··· Document extract ···

Allan Pinkerton's ancestors lived on the east coast of Scotland in the early 1600s. His branch of the family has been traced back to Allayne Pinkerton, a blacksmith, living in the Gorbals, a particularly rough neighborhood on the edge of Glasgow. One of Allayne's decendents, William Pinkerton married Isabella McQueen in about 1812. (It was William's second marriage.) On July 21, 1819, Isabella gave birth to their fourth child, Allan. The Gorbals was a difficult place to grow up. Heavy Irish immigration caused ethnic problems, the economic situation was dire, and technology was changing the textile industry. Hand processes were giving way to mechanized production and extensive unemployment followed. Public discontent welled up and resulted in a series of disorders. At the turn of the century William was employed at the Glasgow City Gaol. Exact information is unavailable, but it would appear that William died around 1830 when Allan was still a young child. Allan received some schooling prior to his father's death, but from then on had to go to work to help support his family. His first job was as an errand boy, but at age twelve he apprenticed as a cooper. On December 26, 1837. he received his journeyman's card as a member of the Coopers of Glasgow and Suburbs Protective Association.
The first decades of the nineteenth century saw a slight improvement in the economy, but public unrest in Glasgow continued. On May 21, 1838, work came to a stop in and around Glasgow as tens of thousands of protesters demonstrated peacefully. Allan participated and was greatly influenced by the radical speakers that addressed the crowd. London did not respond to the protest and public enthusiasm faded. The leadership of the protest that continued beneath the surface became known as the Charterist movement. Allan became a devoted Charterist organizer. He had lost his permanent employment and was taking a succession of temporary jobs which required him to move about frequently. During this period he joined the Glasgow Universal Suffrage Association and was elected to the Central Committee of the Charterist Movement in Scotland. Allan argued for direct action and participated in the Newport Rising on November 4, 1839. Government forces quickly quashed the uprising. Two leaders were hanged and sixty-two others were transported to Australia. Allan managed to escape. In a subsequent meeting he resigned from the Universal Suffrage Movement and on December 4, 1840, formed the Northern Democratic Association. He continued to agitate, but the general public was largely apathetic.

··· Information provided ···

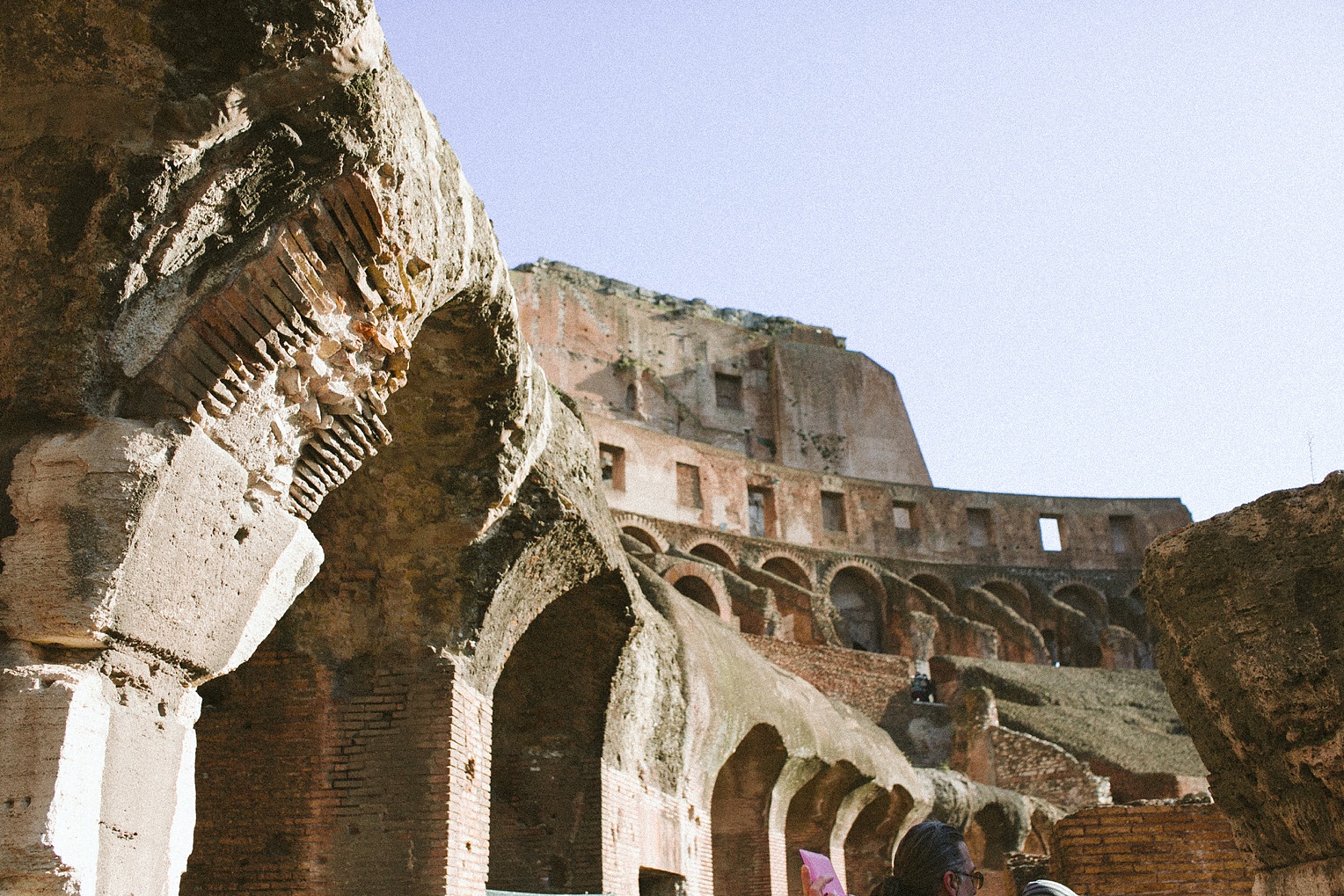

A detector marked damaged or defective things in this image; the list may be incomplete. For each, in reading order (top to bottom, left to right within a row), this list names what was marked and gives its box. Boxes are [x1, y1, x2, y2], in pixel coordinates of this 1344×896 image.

damaged upper wall [508, 255, 930, 486]
damaged upper wall [1139, 472, 1344, 892]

···

__Task to carry out__.
For each statement, state yes or no according to the passage on Allan Pinkerton's early life, and quote the words of the passage that decide it. 1. Allan was the fourth child of William Pinkerton and Isabella McQueen. 2. At age twelve, Allan apprenticed as a blacksmith. 3. Allan was among those transported to Australia after the Newport Rising.

__Task result__.
1. Yes: "On July 21, 1819, Isabella gave birth to their fourth child, Allan."
2. No: "at age twelve he apprenticed as a cooper."
3. No: "Allan managed to escape."